Иногда даже успевали получить квартиру, но отец сразу развязывал войну по
всем фронтам -- от местного партийного начальства до бездарного, с его точки
зрения, научного руководства того или иного института. Несмотря на полную
реабилитацию отца, к делу быстро подключалось местное КГБ и, стремясь
выполнить указания властей, начинало всячески досаждать нам, так что нашей
семье снова приходилось сниматься с места.
Мой отец -- абсолютно бесстрашный человек. Будучи загнанным в Тамбов,
вынужденный работать в провинциальном вузе, он восстал против культа
единоличной власти тамошнего первого секретаря Черного -- был такой
монструозный член ЦК, если кто помнит. Не захотел принимать в институт
людей, которым тот протежировал. В одиночку объявил войну первому секретарю
обкома, -- моя дочь, например, уже и представить себе не может, чем это было
тогда чревато... Сломить отца так и не смогли -- зато в отместку отняли
боевые награды. И все из чувства подлой мести. Его судьба явилась для меня
примером гордой неуступчивости и мужества. Между прочим, чтобы написать нашу
семейную сагу -- историю семьи во многих ее проявлениях, в том числе и
нелицеприятных, -- мне тоже потребовалась толика экзистенциальной смелости.
В одной из статей мой роман уже как-то сравнивали с семейной киноповестью
Бергмана, выстроившего свою эстетику на болезненном противостоянии двух
полов и поколений -- старшего и младшего. Действительно, в нашей семье,
история которой сложилась столь фантастично, было немало "бергмановского" и
одновременно латиноамериканского: взаимные уходы и измены, роение страстей
своевольных и самолюбивых, скорых на решения людей, симметричное
самоубийство под колесами поезда двух возлюбленных -- со стороны матери и со
стороны отца, рождение больного ребенка, что, по-видимому, явилось
результатом неосторожного обращения отца с радиоактивными материалами.
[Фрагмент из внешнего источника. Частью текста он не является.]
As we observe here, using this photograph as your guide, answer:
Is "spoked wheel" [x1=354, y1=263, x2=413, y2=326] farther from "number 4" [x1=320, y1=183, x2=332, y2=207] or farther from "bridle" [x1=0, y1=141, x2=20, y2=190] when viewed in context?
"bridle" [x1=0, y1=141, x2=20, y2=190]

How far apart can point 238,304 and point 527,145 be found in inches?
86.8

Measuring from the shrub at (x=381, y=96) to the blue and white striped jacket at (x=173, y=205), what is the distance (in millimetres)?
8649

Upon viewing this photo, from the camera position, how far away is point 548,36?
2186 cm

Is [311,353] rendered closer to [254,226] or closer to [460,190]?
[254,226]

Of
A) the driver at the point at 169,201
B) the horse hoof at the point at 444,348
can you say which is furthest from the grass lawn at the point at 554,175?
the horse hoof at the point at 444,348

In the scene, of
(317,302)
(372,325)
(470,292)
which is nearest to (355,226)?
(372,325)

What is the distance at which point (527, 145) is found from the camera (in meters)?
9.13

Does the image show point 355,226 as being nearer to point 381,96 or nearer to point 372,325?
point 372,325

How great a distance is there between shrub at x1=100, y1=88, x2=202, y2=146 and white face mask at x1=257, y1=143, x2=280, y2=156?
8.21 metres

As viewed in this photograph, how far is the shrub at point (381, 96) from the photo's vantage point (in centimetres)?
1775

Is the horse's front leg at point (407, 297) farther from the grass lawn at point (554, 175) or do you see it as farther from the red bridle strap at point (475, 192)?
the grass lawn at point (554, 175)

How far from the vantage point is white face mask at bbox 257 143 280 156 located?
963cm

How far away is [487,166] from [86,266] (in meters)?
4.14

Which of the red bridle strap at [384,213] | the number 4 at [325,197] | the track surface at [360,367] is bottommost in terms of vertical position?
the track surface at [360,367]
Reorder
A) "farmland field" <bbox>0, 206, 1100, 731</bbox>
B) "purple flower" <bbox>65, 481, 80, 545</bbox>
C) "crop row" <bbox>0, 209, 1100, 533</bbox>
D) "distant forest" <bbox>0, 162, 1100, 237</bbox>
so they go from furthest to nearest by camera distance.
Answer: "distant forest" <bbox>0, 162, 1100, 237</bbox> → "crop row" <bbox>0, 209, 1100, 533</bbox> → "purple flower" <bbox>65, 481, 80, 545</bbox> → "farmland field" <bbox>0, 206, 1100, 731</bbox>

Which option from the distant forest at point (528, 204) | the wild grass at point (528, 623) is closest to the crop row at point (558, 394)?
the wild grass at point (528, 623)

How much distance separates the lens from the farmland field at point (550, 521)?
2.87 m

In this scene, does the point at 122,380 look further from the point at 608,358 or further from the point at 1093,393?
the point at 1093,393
Слабоумный соседский мальчик Лео, фигурирующий в романе, целиком списан с
моего покойного младшего брата. Тогда еще мало что знали о радиации и себя
не берегли, -- отец, например, когда у него в руках однажды разбилась колба
с ураном, собирал его голыми руками, потому что каждая кроха его ценилась
дороже золота... И вот весь этот невероятно гремучий материал мне предстояло
художественно преобразить и травестировать, умудриться как-то пройти через
это психологически очень сложное поле, чтобы, во-первых, это не походило на
фамильное предательство, а во-вторых -- не свалиться в сторону
социально-обличительной мемуаристики. В центре должна была оставаться
загадка из разряда вечных, мучающая каждого ребенка: почему я появился на
свет от этих двух взрослых людей, таких разных, таких сложных и
непредсказуемых, обуреваемых такими страстями, -- его и ее, отца и матери?..
То есть мистика и загадка, лежащая в основе каждой семьи.
-- Е.Ч. Да, надо признать, наиболее сильное впечатление в романе
"Прохождение тени" производит образ отца -- человека невероятной судьбы,
вышедшего несломленным из всех испытаний, в которые его бросала жизнь...
-- И.П. К сожалению, эта самая жизнь сложилась таким образом, что с
отцом мы разошлись. После выхода романа я получила от него письмо -- первое
за много-много лет, в котором он договаривает то, что не успел сказать мне
полжизни назад, во времена происшедшего у нас разрыва. И хоть там было много
несправедливого, это письмо меня ранило, не могло не ранить, неделю я болела
им, но эта боль была расплатой за художество, -- оказывается, мало написать
роман, надо еще уметь и за него ответить. Мама к этому времени уже умерла,
так что заступиться за меня было некому.
-- Е.Ч. Вы сказали, что уже в возрасте четырнадцати лет поняли, что
будете писателем. Не могли бы поподробней рассказать об этом моменте?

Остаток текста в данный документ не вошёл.